MATERIAL SUPPLIED:
╔══

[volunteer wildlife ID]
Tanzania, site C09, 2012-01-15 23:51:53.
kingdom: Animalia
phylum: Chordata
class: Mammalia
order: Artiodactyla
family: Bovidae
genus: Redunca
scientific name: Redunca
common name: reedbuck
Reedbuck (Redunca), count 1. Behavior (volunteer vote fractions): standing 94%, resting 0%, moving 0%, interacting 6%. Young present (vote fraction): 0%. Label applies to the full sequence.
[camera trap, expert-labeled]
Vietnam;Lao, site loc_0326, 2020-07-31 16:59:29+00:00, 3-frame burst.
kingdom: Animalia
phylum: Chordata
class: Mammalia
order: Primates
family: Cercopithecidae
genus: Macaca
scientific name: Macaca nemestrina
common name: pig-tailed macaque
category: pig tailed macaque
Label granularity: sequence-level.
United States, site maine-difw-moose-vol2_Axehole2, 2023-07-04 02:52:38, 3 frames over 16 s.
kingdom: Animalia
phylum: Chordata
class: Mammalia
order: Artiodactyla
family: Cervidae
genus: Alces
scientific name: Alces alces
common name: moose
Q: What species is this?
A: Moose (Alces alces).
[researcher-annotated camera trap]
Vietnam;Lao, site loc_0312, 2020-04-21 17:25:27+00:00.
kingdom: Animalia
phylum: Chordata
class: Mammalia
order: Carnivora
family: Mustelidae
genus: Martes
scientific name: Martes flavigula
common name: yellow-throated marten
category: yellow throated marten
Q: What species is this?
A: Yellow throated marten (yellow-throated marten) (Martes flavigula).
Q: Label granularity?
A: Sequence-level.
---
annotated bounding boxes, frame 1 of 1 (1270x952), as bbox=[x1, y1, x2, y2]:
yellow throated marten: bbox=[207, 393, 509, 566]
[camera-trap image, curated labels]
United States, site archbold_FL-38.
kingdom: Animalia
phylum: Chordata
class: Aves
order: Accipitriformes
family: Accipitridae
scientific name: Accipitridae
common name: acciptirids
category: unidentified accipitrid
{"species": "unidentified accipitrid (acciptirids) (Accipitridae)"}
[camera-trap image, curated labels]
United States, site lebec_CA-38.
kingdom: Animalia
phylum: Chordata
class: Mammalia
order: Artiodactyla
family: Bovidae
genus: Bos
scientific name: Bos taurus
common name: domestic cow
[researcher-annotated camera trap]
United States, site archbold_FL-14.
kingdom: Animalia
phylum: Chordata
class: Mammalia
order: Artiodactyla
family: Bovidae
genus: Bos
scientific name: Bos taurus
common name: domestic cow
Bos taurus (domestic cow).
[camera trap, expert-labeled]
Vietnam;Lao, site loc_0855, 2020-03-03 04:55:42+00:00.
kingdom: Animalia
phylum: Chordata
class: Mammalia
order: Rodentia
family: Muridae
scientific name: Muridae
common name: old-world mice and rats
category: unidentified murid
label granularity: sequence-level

╚══

WHAT THE EXERCISE ASKS: After the last line, print all the entries once again, unchanged.

EXERCISE RESULT:
[volunteer wildlife ID]
Tanzania, site C09, 2012-01-15 23:51:53.
kingdom: Animalia
phylum: Chordata
class: Mammalia
order: Artiodactyla
family: Bovidae
genus: Redunca
scientific name: Redunca
common name: reedbuck
Reedbuck (Redunca), count 1. Behavior (volunteer vote fractions): standing 94%, resting 0%, moving 0%, interacting 6%. Young present (vote fraction): 0%. Label applies to the full sequence.
[camera trap, expert-labeled]
Vietnam;Lao, site loc_0326, 2020-07-31 16:59:29+00:00, 3-frame burst.
kingdom: Animalia
phylum: Chordata
class: Mammalia
order: Primates
family: Cercopithecidae
genus: Macaca
scientific name: Macaca nemestrina
common name: pig-tailed macaque
category: pig tailed macaque
Label granularity: sequence-level.
United States, site maine-difw-moose-vol2_Axehole2, 2023-07-04 02:52:38, 3 frames over 16 s.
kingdom: Animalia
phylum: Chordata
class: Mammalia
order: Artiodactyla
family: Cervidae
genus: Alces
scientific name: Alces alces
common name: moose
Q: What species is this?
A: Moose (Alces alces).
[researcher-annotated camera trap]
Vietnam;Lao, site loc_0312, 2020-04-21 17:25:27+00:00.
kingdom: Animalia
phylum: Chordata
class: Mammalia
order: Carnivora
family: Mustelidae
genus: Martes
scientific name: Martes flavigula
common name: yellow-throated marten
category: yellow throated marten
Q: What species is this?
A: Yellow throated marten (yellow-throated marten) (Martes flavigula).
Q: Label granularity?
A: Sequence-level.
---
annotated bounding boxes, frame 1 of 1 (1270x952), as bbox=[x1, y1, x2, y2]:
yellow throated marten: bbox=[207, 393, 509, 566]
[camera-trap image, curated labels]
United States, site archbold_FL-38.
kingdom: Animalia
phylum: Chordata
class: Aves
order: Accipitriformes
family: Accipitridae
scientific name: Accipitridae
common name: acciptirids
category: unidentified accipitrid
{"species": "unidentified accipitrid (acciptirids) (Accipitridae)"}
[camera-trap image, curated labels]
United States, site lebec_CA-38.
kingdom: Animalia
phylum: Chordata
class: Mammalia
order: Artiodactyla
family: Bovidae
genus: Bos
scientific name: Bos taurus
common name: domestic cow
[researcher-annotated camera trap]
United States, site archbold_FL-14.
kingdom: Animalia
phylum: Chordata
class: Mammalia
order: Artiodactyla
family: Bovidae
genus: Bos
scientific name: Bos taurus
common name: domestic cow
Bos taurus (domestic cow).
[camera trap, expert-labeled]
Vietnam;Lao, site loc_0855, 2020-03-03 04:55:42+00:00.
kingdom: Animalia
phylum: Chordata
class: Mammalia
order: Rodentia
family: Muridae
scientific name: Muridae
common name: old-world mice and rats
category: unidentified murid
label granularity: sequence-level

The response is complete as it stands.